I hate too be a bother But i have had string problems in the past. when I first started bailing hay i bought cheap string it was 110 lb knot strength it worked ok but bales kept breaking both in the baler and buy the hay crew. The knotters were working and tieing the bales but they kept breaking same as yours. so after the shop looked at the knotters 3 time they said nothing wrong ??? why the broken bails ??? so out of chance while whining at the local coffee shop an old time farmer said ( you know this might sound stupid but have you tried a stronger twine )

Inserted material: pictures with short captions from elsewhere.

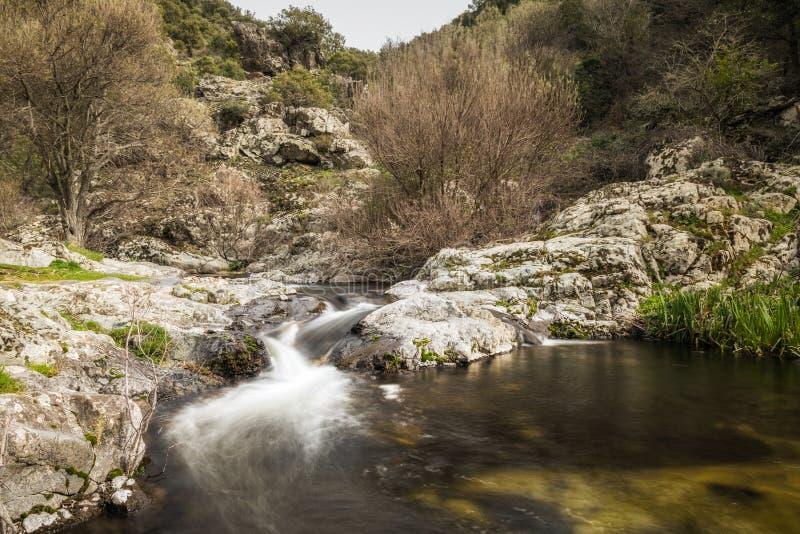 Bergström som applåderar in i en naturlig pöl i Korsika royaltyfri fotografi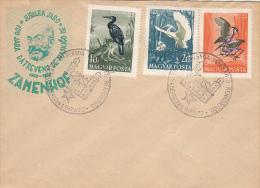 4313- ESPERANTO LANGUAGE CONGRESS, ZAMENHOF, SPECIAL COVER, 1959, HUNGARY - Esperanto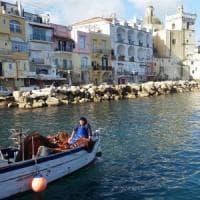 Guerra del pesce, il Tar accoglie il ricorso di Procida contro Ischia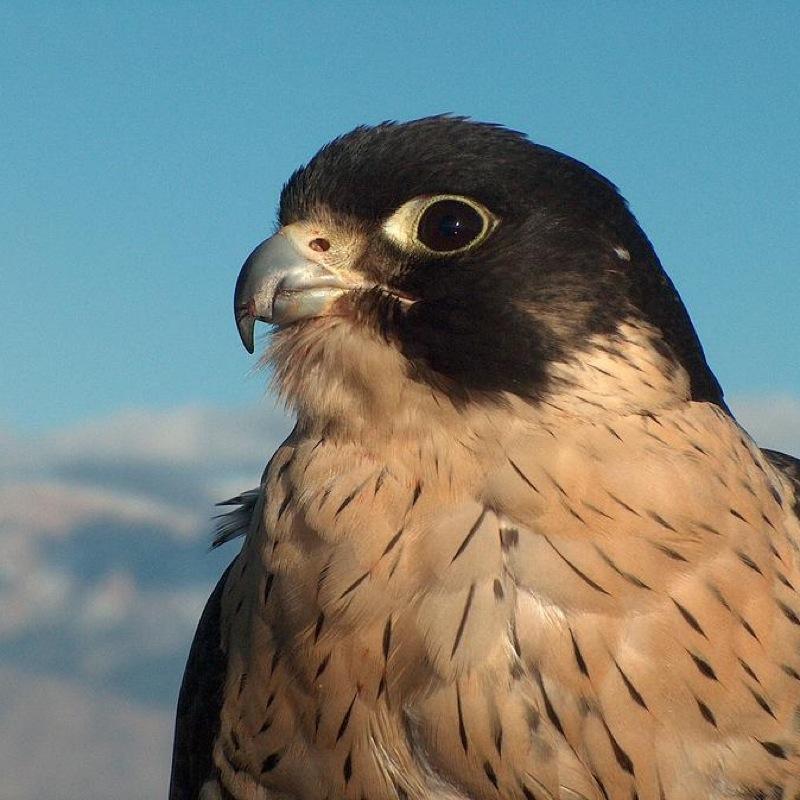 FalconSam1414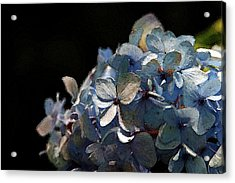 Watercolor Blue Hydrangea Blossoms 1203 W_2 Acrylic Print
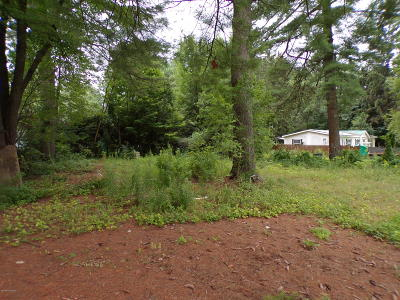 Queensbury Residential Lots & Land Contingent Contract: 3 Pinello Road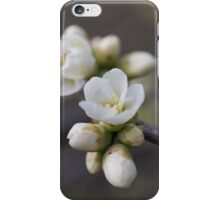 white flowers on tree in spring iPhone Case/Skin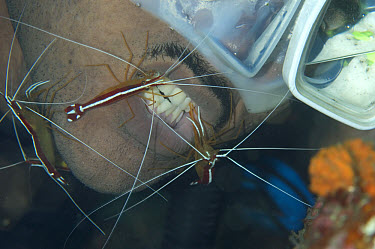 Hump-back Cleaner Shrimp (Lysmata amboinensis) adults, cleaning divers teeth, Lembeh Straits, Sulawesi, Indonesia  -  Colin Marshall/ FLPA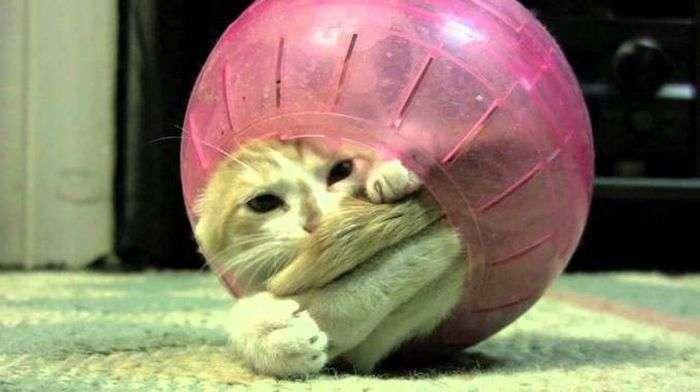 Застряглі коти (21 фото)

ok what the hell why not, nothing else has worked. So I bought some 170 lb knot strength twine and guess what, it worked don't really know how but have broken way less bales now i'll bale 1000 bales and only mabe break 1-2 when the balls change and the knot gets stuck in the bill hook.

This happened to another guy in this area as well he had me look at his baler go through it and check it out again nothing wrong so I gave him a ball of heave string and it worked however he is cheap as soon as that ball ran out he didn't buy more just went bake to the weaker stuff back to breaking bales then he phones me saying he baled 300+ bales fine and its stopped working again I tried to tell him its the cheap string but some ppl are so cheap that nothing else matters. So I gave him another ball back to baling worked great now he gets his string at the same place.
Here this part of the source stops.